Une étude menée au Guatemala a révélé que par rapport aux gens de taille normale, la durée de la scolarité était en moyenne inférieure de 1,8 année chez les hommes ayant un grave retard de croissance, et de une année chez les femmes. Ces différences sont importantes, puisque chaque année supplémentaire d'école se traduit par une majoration de 6% des salaires7 (voir encadré 3).

Quelque 67 millions d'enfants souffriraient d'émaciation, ce qui signifie qu'ils sont en dessous du poids qu'ils devraient avoir par rapport à leur taille - le résultat d'un apport alimentaire réduit, de la maladie, ou des deux.

Quelque 183 millions d'enfants pèsent moins que le poids moyen normal pour leur âge. Une étude a montré que les enfants qui présentaient une insuffisance pondérale grave8 couraient entre deux et huit fois plus de risque de mourir dans l'année suivante que les enfants de poids normal9.

Plus de deux milliards de personnes, principalement des femmes et des enfants, manquent de fer10, et l'Organisation mondiale de la Santé (OMS) a estimé que dans les pays en développement, 51% des enfants de moins de quatre ans sont anémiques11.

Les taux de malnutrition ont diminué ces 20 dernières années dans la plupart des régions du monde en développement, mais à des rythmes nettement différents (voir fig. 2). L'Afrique subsaharienne fait exception car les taux de malnutrition ont commencé à augmenter dans la plupart des pays de la région au début des années 90, après le déclin économique régional qui a débuté à la fin des années 80. Dans des budgets nationaux réduits comme une peau de chagrin, les services sociaux et les services de santé de base ont été touchés de façon particulièrement dure. Les revenus par habitant ont également reculé, compromettant la capacité de la population d'acheter de la nourriture.

Aux Etats-Unis, selon certains chercheurs, plus de 13 millions d'enfants - soit plus d'un jeune de moins de 12 ans sur quatre - ont des difficultés à se procurer toute la nourriture dont ils ont besoin, un problème souvent particulièrement aigu pendant la dernière semaine du mois quand les familles ont épuisé les salaires et les allocations sociales12. Plus de 20% des enfants de ce pays vivent dans la pauvreté, soit plus de deux fois le taux observé dans la plupart des Etats industrialisés13.

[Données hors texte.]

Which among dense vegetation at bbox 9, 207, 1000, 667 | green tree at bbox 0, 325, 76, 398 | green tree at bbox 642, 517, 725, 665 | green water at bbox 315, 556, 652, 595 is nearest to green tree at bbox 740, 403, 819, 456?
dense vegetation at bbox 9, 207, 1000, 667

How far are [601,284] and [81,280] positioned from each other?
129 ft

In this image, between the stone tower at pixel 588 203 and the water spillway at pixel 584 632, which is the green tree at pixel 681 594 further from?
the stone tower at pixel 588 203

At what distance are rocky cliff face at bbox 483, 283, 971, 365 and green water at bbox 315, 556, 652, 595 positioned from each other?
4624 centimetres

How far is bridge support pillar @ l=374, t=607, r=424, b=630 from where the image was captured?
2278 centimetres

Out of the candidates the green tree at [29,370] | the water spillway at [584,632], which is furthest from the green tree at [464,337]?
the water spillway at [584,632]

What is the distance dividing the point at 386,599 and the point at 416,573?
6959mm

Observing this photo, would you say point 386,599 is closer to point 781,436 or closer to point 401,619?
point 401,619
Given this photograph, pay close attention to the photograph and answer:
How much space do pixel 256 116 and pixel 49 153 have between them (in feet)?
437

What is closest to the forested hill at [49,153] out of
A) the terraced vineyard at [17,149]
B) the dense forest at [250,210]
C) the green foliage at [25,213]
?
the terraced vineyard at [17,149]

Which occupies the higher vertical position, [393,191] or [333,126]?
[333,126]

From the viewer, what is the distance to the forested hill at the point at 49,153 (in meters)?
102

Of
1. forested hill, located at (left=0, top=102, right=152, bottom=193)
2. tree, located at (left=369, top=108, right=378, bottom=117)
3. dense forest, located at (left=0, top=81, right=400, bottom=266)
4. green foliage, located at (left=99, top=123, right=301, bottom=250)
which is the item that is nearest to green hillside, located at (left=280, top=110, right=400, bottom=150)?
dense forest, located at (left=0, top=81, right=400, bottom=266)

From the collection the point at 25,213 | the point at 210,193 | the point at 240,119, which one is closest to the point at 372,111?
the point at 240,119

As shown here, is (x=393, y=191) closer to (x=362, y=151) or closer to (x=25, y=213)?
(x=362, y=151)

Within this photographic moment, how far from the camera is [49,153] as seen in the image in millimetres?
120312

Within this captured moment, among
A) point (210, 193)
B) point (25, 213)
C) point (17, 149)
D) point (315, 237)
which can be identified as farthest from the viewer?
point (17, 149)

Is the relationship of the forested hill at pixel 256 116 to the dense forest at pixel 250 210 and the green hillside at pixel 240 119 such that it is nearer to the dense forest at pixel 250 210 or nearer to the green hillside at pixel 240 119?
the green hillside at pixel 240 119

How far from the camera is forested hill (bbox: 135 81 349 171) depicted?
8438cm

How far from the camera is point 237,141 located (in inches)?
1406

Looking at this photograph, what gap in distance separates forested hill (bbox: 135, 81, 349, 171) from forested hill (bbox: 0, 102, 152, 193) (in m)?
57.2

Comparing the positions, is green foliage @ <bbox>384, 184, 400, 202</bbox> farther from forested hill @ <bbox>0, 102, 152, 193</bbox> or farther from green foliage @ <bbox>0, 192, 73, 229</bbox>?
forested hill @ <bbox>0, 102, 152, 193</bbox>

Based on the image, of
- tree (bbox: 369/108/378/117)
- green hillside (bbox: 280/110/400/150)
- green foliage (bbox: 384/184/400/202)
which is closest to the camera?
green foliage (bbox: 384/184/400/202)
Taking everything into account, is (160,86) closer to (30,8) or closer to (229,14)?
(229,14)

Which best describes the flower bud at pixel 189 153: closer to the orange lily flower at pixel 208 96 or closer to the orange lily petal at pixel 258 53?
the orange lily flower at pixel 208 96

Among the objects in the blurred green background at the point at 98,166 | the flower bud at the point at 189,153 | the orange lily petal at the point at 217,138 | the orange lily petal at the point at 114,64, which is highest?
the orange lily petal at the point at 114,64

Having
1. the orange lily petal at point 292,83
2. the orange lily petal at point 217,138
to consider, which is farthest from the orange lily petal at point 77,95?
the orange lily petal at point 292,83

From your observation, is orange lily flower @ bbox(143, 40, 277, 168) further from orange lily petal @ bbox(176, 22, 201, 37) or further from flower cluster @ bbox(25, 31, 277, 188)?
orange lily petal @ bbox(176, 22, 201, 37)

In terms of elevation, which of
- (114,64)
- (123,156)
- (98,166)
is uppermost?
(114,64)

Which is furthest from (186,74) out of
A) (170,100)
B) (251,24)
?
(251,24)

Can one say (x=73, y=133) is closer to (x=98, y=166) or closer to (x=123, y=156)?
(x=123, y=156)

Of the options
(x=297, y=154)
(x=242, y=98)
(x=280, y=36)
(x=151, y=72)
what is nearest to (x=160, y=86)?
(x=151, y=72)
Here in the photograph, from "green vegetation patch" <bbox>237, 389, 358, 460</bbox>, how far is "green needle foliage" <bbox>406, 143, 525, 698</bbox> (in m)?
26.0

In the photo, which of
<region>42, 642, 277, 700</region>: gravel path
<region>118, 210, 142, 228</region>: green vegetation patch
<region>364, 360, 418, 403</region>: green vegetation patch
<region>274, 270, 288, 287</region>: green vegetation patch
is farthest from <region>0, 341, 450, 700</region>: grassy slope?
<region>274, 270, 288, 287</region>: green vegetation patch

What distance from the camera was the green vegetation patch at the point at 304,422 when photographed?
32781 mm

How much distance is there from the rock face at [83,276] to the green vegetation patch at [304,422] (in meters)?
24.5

Au Royaume-Uni, les enfants et les adultes des familles pauvres connaissent des risques de santé associés à l'alimentation, d'après une récente étude qui a fait état de taux élevés d'anémie chez les enfants et les adultes, de prématurité et d'insuffisance pondérale à la naissance, de maladies dentaires, de diabète, d'obésité et d'hypertension14.

En Europe centrale et orientale, les bouleversements économiques accompagnant la transition vers une économie de marché et les coupes sombres dans les programmes sociaux étatiques ont un effet profond sur les plus vulnérables.

En Fédération de Russie, la prévalence du retard de croissance chez les enfants de moins de deux ans est passée de 9% en 1992 à 15% en 199415. Et dans les républiques d'Asie centrale ainsi qu'au Kazakstan, 60% des femmes enceintes et des jeunes enfants sont maintenant anémiques.

Les effets de la malnutrition se font sentir aussi d'une génération à l'autre. Les enfants de femmes elles-mêmes malnutries et de poids insuffisant seront probablement petits à la naissance.

Dans l'ensemble, 60% des femmes d'âge à procréer en Asie du Sud - où la moitié des enfants sont de faible poids - présentent elles-mêmes une insuffisance pondérale. En Asie du Sud-Est, la proportion de femmes de faible poids est de 45%; elle est de 20% en Afrique subsaharienne.